Sitting with Trever and me was Catherine’s mother, Marian Rocher, who lives in Orlando. Like Trever, she also has been at the hospital for the past week. Her watch was stuck on 9:41 because the battery ran out, and indeed, it felt to her as though time had stopped altogether.

Rocher said that when Catherine was a 2-year-old, she was always asking for bedtime stories — not from princess books but from the Bible. She remembered laughing about that with her husband, Julio, and thinking, “Something special has to come of this.”

Catherine has always been a good girl, Rocher said. She has never smoked, never drunk alcohol. And when Catherine and Trever got married in 2014 and later sealed in a temple of The Church of Jesus Christ of Latter-day Saints, “Everything she so wanted was coming true for her,” said Rocher, who is not a Mormon herself but is supportive of Catherine’s faith.

Trever said he had been lucky that he happened to have been scheduled for a short week at the jail when the crash happened, and he has only had to use a couple of days off to stay at the hospital so long. But it could take a month before there is any definitive word on Catherine’s future.

Fortunately, the Sheriff’s Office has indicated it would work with him. Sheriff Rick Staly came to the hospital recently to visit with Trever, and later, Staly told me, “We’re a family. … We’re going to make sure he has the time to spend with his wife. He needs to be there for her, and the agency needs to be there for him. While our staffing is low, and we’ll probably be paying overtime to backfill when he’s off, it’s the right thing to do to support this employee.”

Trever said he’s planning to work at the jail during the next month but still spend as much time as he can at the hospital.

In addition to prayers, the community can help by contributing at gofundme.com/wyhaxncs-catherines-medical-fund. Staly also said deputies in the Sheriff’s Office can donate personal days to Trever if they would like.

It was clear at the hospital that Trever and Rocher were focused not on work or money but on more existential questions.

"I asked God when we first came here to please take me in her place. It’s what every mother thinks: ‘I've lived my life, and she's just starting hers.’ But it doesn't work that way."
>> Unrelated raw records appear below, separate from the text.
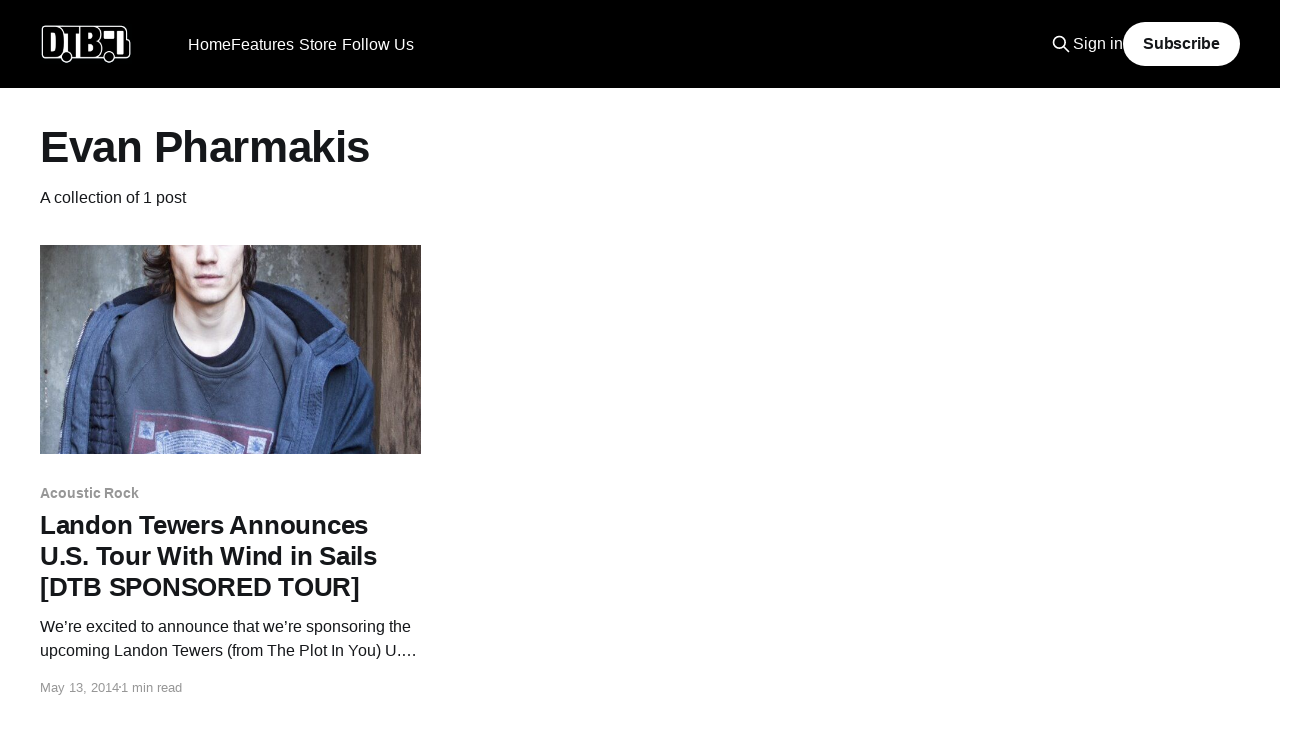

--- FILE ---
content_type: text/html; charset=utf-8
request_url: https://www.google.com/recaptcha/api2/aframe
body_size: 267
content:
<!DOCTYPE HTML><html><head><meta http-equiv="content-type" content="text/html; charset=UTF-8"></head><body><script nonce="JrP7uzaBYRqIX4kdlrgJYw">/** Anti-fraud and anti-abuse applications only. See google.com/recaptcha */ try{var clients={'sodar':'https://pagead2.googlesyndication.com/pagead/sodar?'};window.addEventListener("message",function(a){try{if(a.source===window.parent){var b=JSON.parse(a.data);var c=clients[b['id']];if(c){var d=document.createElement('img');d.src=c+b['params']+'&rc='+(localStorage.getItem("rc::a")?sessionStorage.getItem("rc::b"):"");window.document.body.appendChild(d);sessionStorage.setItem("rc::e",parseInt(sessionStorage.getItem("rc::e")||0)+1);localStorage.setItem("rc::h",'1768607790917');}}}catch(b){}});window.parent.postMessage("_grecaptcha_ready", "*");}catch(b){}</script></body></html>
MARIAN ROCHER, Catherine's mother

“Why her, when she's only been good and has only tried to live to do what's right in God's eyes?” Rocher said. “I asked God when we first came here to please take me in her place. It’s what every mother thinks: ‘I've lived my life, and she's just starting hers.’ But it doesn't work that way. … The biggest fear I have is knowing that we're not the only family asking for their child. Why should we be any better than anybody else? That's what scares me the most.”

Our conversation was interrupted when Trever turned and noticed a man with a clipboard walking down the hall.

“That’s the neurologist,” Trever said. Suddenly, he wasn’t looking tired anymore. He jumped out of his chair and said, as he and Rocher raced to catch up to him, “Sorry — gotta go.”

Trever later told me that the doctor ordered another test. Too soon to know anything definitive.

He thanked me for visiting and texted, “I hope God is listening.”